Mantel's 'Wolf Hall' wins fiction prize in NYC

NEW YORK (AP) - March 11, 2010

The novel, set in the age of King Henry VIII, won the National Book Critics Circle Prize for fiction. It's a compassionate narrative of royal adviser Thomas Cromwell, a leading enforcer of the English Reformation and a rival of Sir Thomas More.

Mantel was not in attendance at Thursday's ceremony but issued a statement saying that she was working on a sequel and that the award is "the best possible encouragement."

Three British authors were winners Thursday: Mantel, historian Richard Holmes for general nonfiction and 92-year-old editor Diane Athill for autobiography.

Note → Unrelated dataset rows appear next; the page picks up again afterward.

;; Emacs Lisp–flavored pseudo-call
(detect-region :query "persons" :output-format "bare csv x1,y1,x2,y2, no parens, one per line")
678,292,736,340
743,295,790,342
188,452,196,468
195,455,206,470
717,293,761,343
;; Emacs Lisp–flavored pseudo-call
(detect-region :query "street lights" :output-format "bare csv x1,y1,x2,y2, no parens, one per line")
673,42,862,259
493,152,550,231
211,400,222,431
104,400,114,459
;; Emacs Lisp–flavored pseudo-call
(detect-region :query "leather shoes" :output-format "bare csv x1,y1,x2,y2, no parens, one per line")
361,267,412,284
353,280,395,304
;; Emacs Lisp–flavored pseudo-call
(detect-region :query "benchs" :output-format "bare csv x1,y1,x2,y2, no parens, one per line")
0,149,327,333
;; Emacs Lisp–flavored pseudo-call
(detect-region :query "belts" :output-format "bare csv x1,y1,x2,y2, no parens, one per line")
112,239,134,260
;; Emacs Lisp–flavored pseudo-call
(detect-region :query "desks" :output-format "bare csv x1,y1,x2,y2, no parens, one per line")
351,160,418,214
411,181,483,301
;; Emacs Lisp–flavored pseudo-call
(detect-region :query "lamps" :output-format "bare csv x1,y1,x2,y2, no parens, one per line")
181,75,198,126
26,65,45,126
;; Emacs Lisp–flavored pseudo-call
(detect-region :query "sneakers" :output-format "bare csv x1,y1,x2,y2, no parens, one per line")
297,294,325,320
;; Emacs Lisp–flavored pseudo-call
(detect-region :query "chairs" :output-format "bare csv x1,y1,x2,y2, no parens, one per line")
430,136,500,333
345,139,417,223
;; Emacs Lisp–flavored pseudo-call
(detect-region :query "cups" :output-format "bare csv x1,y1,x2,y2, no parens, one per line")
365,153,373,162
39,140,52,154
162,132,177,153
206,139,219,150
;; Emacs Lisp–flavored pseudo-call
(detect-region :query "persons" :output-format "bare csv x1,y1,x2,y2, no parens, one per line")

Holmes was cited for his highly regarded study of the crossed stars of science and poetry, "The Age of Wonder." Blake Bailey's "Cheever: A Life," a thorough account of the late novelist John Cheever, was the biography winner, and Athill won for "Somewhere Towards the End," an atheist's spirited reflection on old age.

Rae Armantrout's "Versed" was cited for poetry, while the prize for criticism went to Eula Biss' essays on American life and culture, "Notes from No Man's Land."

Biss, noting that her book was a work of criticism released by a small publisher, Graywolf Press, said she didn't worry too much about what she wrote because she assumed no one would read it.

"You took away my comfort," she joked.

Honorary awards were given to Joyce Carol Oates for lifetime achievement and to New Yorker dance critic Joan Acocella for excellence in reviewing.

The NBCC awards were established in 1974. No cash prizes are given.